-- AIM 1 --
Retype the records from the line containing "Of the point" down through the last line of the records, including both.

____ PROVIDED PASSAGE

Transat A.T. Inc. - Results for second quarter of 2019

Winter results in line with first quarter;
due diligence underway

For the second quarter:

  • Revenues of $897.4 million.
  • Operating loss of $19.8 million.
  • Adjusted operating income1 of $3.0 million
  • Net income attributable to shareholders of $2.3 million.
  • Adjusted net loss3 of $6.3 million.
  • Letter of intent entered into with Air Canada on May 16, 2019 for the acquisition of the Corporation:
    • Exclusivity period up to the end of the 30-day due diligence review scheduled for June 26, 2019;
    • Undertakings and expenses relating to the hotel strategy restricted during this period.
  • The Corporation took delivery of its first A321neoLR aircraft.

For the first six months:

  • Revenues of $1.5 billion.
  • Operating loss of $72.4 million.
  • Adjusted operating loss1 of $34.7 million.
  • Net loss attributable to shareholders of $47.4 million.
  • Adjusted net loss3 of $42.3 million.

MONTRÉAL, June 13, 2019 /CNW Telbec/ - Transat A.T. Inc. ("Transat" or the "Corporation"), one of the largest integrated tourism companies in the world and Canada's holiday travel leader, announces its results for the second quarter ended April 30, 2019.

"The second quarter is similar to the first in terms of results. We incurred a comparable increase in our costs resulting from fuel prices and exchange rates as well as fleet transition, and we ended the winter with a larger loss than last year. While the due diligence resulting from the letter of intent signed with Air Canada is also underway, we remain focused on achieving the improvements set out in our strategic plan. We remain confident about completing these initiatives if the transaction does not take place," said Jean-Marc Eustache, President and Chief Executive Officer of Transat.

________
____ DATA ROWS

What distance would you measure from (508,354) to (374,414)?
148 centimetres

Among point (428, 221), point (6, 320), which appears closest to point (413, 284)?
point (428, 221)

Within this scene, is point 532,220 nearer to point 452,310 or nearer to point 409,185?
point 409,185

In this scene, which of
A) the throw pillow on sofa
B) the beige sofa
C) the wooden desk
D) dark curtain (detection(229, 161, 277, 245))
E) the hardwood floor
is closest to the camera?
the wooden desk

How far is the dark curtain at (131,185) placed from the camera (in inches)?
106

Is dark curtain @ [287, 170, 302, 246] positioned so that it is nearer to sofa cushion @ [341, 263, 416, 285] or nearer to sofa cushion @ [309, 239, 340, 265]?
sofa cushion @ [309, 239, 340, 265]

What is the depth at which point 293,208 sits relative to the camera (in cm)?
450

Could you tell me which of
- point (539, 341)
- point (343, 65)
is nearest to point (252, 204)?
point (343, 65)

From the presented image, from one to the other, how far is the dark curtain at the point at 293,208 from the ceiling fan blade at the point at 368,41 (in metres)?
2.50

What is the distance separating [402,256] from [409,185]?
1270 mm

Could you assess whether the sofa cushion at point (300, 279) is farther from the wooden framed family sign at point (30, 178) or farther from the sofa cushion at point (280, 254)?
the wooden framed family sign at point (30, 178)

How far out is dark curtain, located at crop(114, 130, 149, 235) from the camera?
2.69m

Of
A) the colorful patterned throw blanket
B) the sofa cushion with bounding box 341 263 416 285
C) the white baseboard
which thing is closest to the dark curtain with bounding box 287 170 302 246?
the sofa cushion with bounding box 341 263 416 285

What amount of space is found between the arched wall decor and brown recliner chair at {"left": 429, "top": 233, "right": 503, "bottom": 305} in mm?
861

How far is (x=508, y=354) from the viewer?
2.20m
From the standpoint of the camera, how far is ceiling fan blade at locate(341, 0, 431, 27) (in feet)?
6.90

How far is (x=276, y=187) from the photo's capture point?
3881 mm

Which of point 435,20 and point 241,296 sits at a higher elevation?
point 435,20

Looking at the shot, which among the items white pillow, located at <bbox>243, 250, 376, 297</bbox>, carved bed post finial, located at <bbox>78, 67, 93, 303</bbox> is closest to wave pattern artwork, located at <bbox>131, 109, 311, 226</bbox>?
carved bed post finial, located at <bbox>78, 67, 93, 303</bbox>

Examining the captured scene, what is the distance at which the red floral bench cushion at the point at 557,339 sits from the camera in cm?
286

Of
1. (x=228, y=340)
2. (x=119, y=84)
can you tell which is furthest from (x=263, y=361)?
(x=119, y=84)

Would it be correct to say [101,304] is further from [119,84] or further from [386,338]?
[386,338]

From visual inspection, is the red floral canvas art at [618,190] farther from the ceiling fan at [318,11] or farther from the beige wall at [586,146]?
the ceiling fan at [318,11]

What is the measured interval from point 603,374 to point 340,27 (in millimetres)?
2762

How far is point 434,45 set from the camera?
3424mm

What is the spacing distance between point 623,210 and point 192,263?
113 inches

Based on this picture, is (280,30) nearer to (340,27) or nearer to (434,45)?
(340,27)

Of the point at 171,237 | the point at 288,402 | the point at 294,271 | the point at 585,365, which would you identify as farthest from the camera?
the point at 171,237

________

-- AIM 2 --
Write what comes next in the Transat second-quarter 2019 results release, beginning after its final sentence.

-- EXPECTED ANSWER 1 --
Of the point at 171,237 | the point at 288,402 | the point at 294,271 | the point at 585,365, which would you identify as farthest from the camera?
the point at 171,237

-- EXPECTED ANSWER 2 --
Second-quarter highlights

The Corporation posted revenues of $897.4 million for the quarter, up $30.3 million or 3.5% compared with 2018. This increase is attributable to higher average selling prices across all markets, combined with a 2.3% rise in the number of travellers in the sun destinations market, the Corporation's main market for the period, resulting from the decision to increase capacity in that market. The higher revenues were partially offset by a greater proportion of flight-only sales, which generate lower unit margins than packages.

Operations generated adjusted operating income1 of $3.0 million, compared with $12.1 million in 2018, a decrease of $9.1 million. This change resulted primarily from the increase in fuel prices, combined with the weakening of the dollar against the U.S. dollar and the additional costs incurred for the transition and optimization of the Corporation's fleet, which in total exceeded the increase in the average selling prices of packages. Adjusted operating income1 for 2019 includes expenses of $2.5 million related to the potential acquisition of the Corporation, comprising professional fees and adjustments to certain provisions related to stock-based compensation following the significant rise in the share price.

Net income attributable to shareholders amounted to $2.3 million or $0.06 per share (diluted), compared with $7.9 million or $0.21 per share (diluted) in 2018. For the second quarter of 2019, the net income attributable to shareholders includes the settlement of a litigation in the courts of the state of New York, in the United States; this amount was recorded as Special items in the consolidated statement of income. Excluding non-operating items, Transat reported an adjusted net loss3 of $6.3 million ($0.17 per share) for the second quarter of 2019, compared with $0.5 million ($0.01 per share) in 2018.

Six-month period highlights

The Corporation recognized revenues of $1.5 billion, up $29.4 million or 1.9% from 2018. The higher revenues recorded during the six-month period is mainly attributable to the increase in average selling prices across all markets, combined with a 2.8% rise in the number of travellers in the sun destinations market, the Corporation's main market for the period, resulting from the decision to increase capacity in that market. The higher revenues were partially offset by a greater proportion of flight-only sales, which generate lower unit margins than packages.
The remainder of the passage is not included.